_Work to be completed_
Update the lines below so that every "instance_id" becomes "region_id", keeping everything else the same.

_Dataset records_
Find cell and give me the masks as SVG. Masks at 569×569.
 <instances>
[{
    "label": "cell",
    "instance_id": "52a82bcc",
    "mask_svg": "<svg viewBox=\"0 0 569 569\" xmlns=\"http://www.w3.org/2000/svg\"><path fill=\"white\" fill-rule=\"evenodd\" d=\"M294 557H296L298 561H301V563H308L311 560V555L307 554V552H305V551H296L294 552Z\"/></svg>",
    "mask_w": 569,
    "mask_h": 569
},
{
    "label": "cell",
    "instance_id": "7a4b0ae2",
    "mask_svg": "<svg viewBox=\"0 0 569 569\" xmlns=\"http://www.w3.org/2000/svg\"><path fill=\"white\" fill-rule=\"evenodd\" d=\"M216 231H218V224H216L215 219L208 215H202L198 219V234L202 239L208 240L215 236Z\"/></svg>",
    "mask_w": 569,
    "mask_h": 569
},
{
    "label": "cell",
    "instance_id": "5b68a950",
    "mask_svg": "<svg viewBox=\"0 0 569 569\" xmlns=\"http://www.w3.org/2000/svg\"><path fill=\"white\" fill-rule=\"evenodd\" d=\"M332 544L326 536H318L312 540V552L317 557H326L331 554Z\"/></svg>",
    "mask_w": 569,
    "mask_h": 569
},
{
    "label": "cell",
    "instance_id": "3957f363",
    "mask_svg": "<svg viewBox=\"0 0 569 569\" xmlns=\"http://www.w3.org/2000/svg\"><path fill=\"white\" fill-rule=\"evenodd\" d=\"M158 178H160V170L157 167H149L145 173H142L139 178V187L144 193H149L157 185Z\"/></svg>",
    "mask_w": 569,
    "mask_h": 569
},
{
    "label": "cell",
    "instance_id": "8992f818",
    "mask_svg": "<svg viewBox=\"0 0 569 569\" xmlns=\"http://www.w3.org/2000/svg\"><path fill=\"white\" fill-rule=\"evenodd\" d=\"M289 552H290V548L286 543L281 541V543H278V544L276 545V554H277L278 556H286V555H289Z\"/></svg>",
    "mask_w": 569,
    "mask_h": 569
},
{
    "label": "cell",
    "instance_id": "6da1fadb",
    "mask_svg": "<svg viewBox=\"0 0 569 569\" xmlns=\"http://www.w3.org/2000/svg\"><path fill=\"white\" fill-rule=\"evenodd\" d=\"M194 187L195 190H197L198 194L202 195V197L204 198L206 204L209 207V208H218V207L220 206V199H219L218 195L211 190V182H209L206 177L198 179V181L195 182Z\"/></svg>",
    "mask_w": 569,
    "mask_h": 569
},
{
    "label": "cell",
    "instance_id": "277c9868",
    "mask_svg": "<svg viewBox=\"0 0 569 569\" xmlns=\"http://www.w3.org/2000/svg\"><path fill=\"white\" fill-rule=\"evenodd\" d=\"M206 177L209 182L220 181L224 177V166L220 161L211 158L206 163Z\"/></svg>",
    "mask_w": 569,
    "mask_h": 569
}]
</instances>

_Final result_
Find cell and give me the masks as SVG. Masks at 569×569.
 <instances>
[{
    "label": "cell",
    "region_id": "52a82bcc",
    "mask_svg": "<svg viewBox=\"0 0 569 569\" xmlns=\"http://www.w3.org/2000/svg\"><path fill=\"white\" fill-rule=\"evenodd\" d=\"M294 557H296L298 561H301V563H308L311 560V555L307 554V552H305V551H296L294 552Z\"/></svg>",
    "mask_w": 569,
    "mask_h": 569
},
{
    "label": "cell",
    "region_id": "7a4b0ae2",
    "mask_svg": "<svg viewBox=\"0 0 569 569\" xmlns=\"http://www.w3.org/2000/svg\"><path fill=\"white\" fill-rule=\"evenodd\" d=\"M216 231H218V224H216L215 219L208 215H202L198 219V234L202 239L208 240L215 236Z\"/></svg>",
    "mask_w": 569,
    "mask_h": 569
},
{
    "label": "cell",
    "region_id": "5b68a950",
    "mask_svg": "<svg viewBox=\"0 0 569 569\" xmlns=\"http://www.w3.org/2000/svg\"><path fill=\"white\" fill-rule=\"evenodd\" d=\"M332 544L326 536H318L312 540V552L317 557H326L331 554Z\"/></svg>",
    "mask_w": 569,
    "mask_h": 569
},
{
    "label": "cell",
    "region_id": "3957f363",
    "mask_svg": "<svg viewBox=\"0 0 569 569\" xmlns=\"http://www.w3.org/2000/svg\"><path fill=\"white\" fill-rule=\"evenodd\" d=\"M158 178H160V170L157 167H149L145 173H142L139 178V187L144 193H149L157 185Z\"/></svg>",
    "mask_w": 569,
    "mask_h": 569
},
{
    "label": "cell",
    "region_id": "8992f818",
    "mask_svg": "<svg viewBox=\"0 0 569 569\" xmlns=\"http://www.w3.org/2000/svg\"><path fill=\"white\" fill-rule=\"evenodd\" d=\"M289 552H290V548L286 543L281 541V543H278V544L276 545V554H277L278 556H286V555H289Z\"/></svg>",
    "mask_w": 569,
    "mask_h": 569
},
{
    "label": "cell",
    "region_id": "6da1fadb",
    "mask_svg": "<svg viewBox=\"0 0 569 569\" xmlns=\"http://www.w3.org/2000/svg\"><path fill=\"white\" fill-rule=\"evenodd\" d=\"M194 187L195 190H197L198 194L202 195V197L204 198L206 204L209 207V208H218V207L220 206V199H219L218 195L211 190V182H209L206 177L198 179V181L195 182Z\"/></svg>",
    "mask_w": 569,
    "mask_h": 569
},
{
    "label": "cell",
    "region_id": "277c9868",
    "mask_svg": "<svg viewBox=\"0 0 569 569\" xmlns=\"http://www.w3.org/2000/svg\"><path fill=\"white\" fill-rule=\"evenodd\" d=\"M206 177L209 182L220 181L224 177V166L220 161L211 158L206 163Z\"/></svg>",
    "mask_w": 569,
    "mask_h": 569
}]
</instances>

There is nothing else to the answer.